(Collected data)
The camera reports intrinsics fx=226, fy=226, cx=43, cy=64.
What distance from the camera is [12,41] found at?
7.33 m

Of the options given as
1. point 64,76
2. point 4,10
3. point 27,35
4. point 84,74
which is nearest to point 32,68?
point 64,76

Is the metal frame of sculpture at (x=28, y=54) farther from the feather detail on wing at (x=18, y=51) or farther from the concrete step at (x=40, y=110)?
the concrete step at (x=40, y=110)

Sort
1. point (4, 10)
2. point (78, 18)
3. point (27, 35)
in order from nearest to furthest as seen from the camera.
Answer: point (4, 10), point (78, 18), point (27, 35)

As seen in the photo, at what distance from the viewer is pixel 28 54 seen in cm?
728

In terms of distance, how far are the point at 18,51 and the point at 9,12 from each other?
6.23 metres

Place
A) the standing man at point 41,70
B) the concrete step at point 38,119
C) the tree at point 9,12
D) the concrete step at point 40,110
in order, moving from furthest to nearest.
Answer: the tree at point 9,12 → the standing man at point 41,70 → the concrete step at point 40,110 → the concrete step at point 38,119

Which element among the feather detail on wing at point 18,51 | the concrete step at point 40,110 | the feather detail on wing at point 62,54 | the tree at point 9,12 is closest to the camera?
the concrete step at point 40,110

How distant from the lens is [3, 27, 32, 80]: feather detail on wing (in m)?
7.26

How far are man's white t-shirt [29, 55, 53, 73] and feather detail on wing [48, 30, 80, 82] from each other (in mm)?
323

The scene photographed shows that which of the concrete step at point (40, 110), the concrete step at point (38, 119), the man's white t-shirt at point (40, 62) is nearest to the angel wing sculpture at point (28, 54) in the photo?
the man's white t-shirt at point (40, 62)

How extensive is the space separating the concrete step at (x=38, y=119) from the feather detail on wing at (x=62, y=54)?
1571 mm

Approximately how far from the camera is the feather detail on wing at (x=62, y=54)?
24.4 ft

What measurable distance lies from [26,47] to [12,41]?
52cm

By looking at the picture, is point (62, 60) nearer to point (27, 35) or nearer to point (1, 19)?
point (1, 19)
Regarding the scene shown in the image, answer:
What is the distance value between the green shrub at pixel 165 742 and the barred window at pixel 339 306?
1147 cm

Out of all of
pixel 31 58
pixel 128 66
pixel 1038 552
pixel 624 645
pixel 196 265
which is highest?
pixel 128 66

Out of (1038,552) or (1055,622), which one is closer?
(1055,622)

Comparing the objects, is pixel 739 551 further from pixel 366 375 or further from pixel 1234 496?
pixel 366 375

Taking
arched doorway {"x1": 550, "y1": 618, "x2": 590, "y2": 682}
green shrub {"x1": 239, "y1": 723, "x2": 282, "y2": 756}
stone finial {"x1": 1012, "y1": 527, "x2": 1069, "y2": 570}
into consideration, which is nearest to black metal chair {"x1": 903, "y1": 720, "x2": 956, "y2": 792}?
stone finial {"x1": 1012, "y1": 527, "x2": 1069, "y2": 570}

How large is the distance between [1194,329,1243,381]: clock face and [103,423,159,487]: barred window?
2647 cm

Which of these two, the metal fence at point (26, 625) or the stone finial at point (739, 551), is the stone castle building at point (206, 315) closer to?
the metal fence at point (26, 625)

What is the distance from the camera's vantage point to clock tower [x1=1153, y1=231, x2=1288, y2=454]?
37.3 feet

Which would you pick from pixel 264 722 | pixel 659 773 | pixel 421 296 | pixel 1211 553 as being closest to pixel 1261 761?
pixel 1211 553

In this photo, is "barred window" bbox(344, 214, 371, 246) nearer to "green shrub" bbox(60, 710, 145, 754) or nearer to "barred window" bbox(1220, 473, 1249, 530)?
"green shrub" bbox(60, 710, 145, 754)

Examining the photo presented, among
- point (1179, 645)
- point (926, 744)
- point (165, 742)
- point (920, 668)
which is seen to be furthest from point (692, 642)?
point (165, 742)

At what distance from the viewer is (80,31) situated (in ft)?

**STATED TASK**
Copy each record from above without leaving any out.

**EXERCISE RESPONSE**
The camera reports intrinsics fx=226, fy=226, cx=43, cy=64.
What distance from the camera is [12,41] found at?
7.33 m

Of the options given as
1. point 64,76
2. point 4,10
3. point 27,35
4. point 84,74
which is nearest to point 32,68?
point 64,76

Is the metal frame of sculpture at (x=28, y=54) farther from the feather detail on wing at (x=18, y=51) or farther from the concrete step at (x=40, y=110)?
the concrete step at (x=40, y=110)

Sort
1. point (4, 10)
2. point (78, 18)
3. point (27, 35)
in order from nearest to furthest as seen from the camera.
Answer: point (4, 10), point (78, 18), point (27, 35)

As seen in the photo, at what distance from the viewer is pixel 28 54 seen in cm?
728

In terms of distance, how far are the point at 18,51 and the point at 9,12 from each other?
6.23 metres

Place
A) the standing man at point 41,70
B) the concrete step at point 38,119
C) the tree at point 9,12
D) the concrete step at point 40,110
in order, moving from furthest to nearest.
Answer: the tree at point 9,12 → the standing man at point 41,70 → the concrete step at point 40,110 → the concrete step at point 38,119

Which element among the feather detail on wing at point 18,51 | the concrete step at point 40,110 | the feather detail on wing at point 62,54 | the tree at point 9,12 is closest to the camera?
the concrete step at point 40,110

How distant from the lens is [3, 27, 32, 80]: feather detail on wing (in m)?
7.26

How far are man's white t-shirt [29, 55, 53, 73] and feather detail on wing [48, 30, 80, 82] from each other (in mm)?
323

The scene photographed shows that which of the concrete step at point (40, 110), the concrete step at point (38, 119), the man's white t-shirt at point (40, 62) is nearest to the angel wing sculpture at point (28, 54) in the photo?
the man's white t-shirt at point (40, 62)

How extensive is the space separating the concrete step at (x=38, y=119) from the feather detail on wing at (x=62, y=54)?
1571 mm

Approximately how far from the camera is the feather detail on wing at (x=62, y=54)?
24.4 ft

What measurable distance lies from [26,47] to [12,41]?
52cm

By looking at the picture, is point (62, 60) nearer to point (27, 35) or nearer to point (1, 19)?
point (1, 19)
Regarding the scene shown in the image, answer:
What is the distance value between the green shrub at pixel 165 742 and the barred window at pixel 339 306?
1147 cm

Out of all of
pixel 31 58
pixel 128 66
pixel 1038 552
pixel 624 645
pixel 196 265
which is highest?
pixel 128 66

Out of (1038,552) or (1055,622), which one is closer?
(1055,622)

Comparing the objects, is pixel 739 551 further from pixel 366 375 or further from pixel 1234 496?
pixel 366 375

Taking
arched doorway {"x1": 550, "y1": 618, "x2": 590, "y2": 682}
green shrub {"x1": 239, "y1": 723, "x2": 282, "y2": 756}
stone finial {"x1": 1012, "y1": 527, "x2": 1069, "y2": 570}
into consideration, which is nearest to black metal chair {"x1": 903, "y1": 720, "x2": 956, "y2": 792}?
stone finial {"x1": 1012, "y1": 527, "x2": 1069, "y2": 570}

How large is the distance between [1194,329,1243,381]: clock face and [103,423,159,487]: barred window?
2647 cm

Which of these two, the metal fence at point (26, 625) or the stone finial at point (739, 551), is the stone castle building at point (206, 315) closer to?
the metal fence at point (26, 625)

What is the distance from the camera's vantage point to clock tower [x1=1153, y1=231, x2=1288, y2=454]?
37.3 feet

Which would you pick from pixel 264 722 | pixel 659 773 | pixel 421 296 | pixel 1211 553 as being closest to pixel 1261 761?
pixel 1211 553

In this photo, is "barred window" bbox(344, 214, 371, 246) nearer to "green shrub" bbox(60, 710, 145, 754) or nearer to "barred window" bbox(1220, 473, 1249, 530)?
"green shrub" bbox(60, 710, 145, 754)

Examining the photo presented, among
- point (1179, 645)
- point (926, 744)
- point (165, 742)
- point (920, 668)
which is seen to be furthest from point (692, 642)?
point (165, 742)

At what distance from the viewer is (80,31) situated (in ft)?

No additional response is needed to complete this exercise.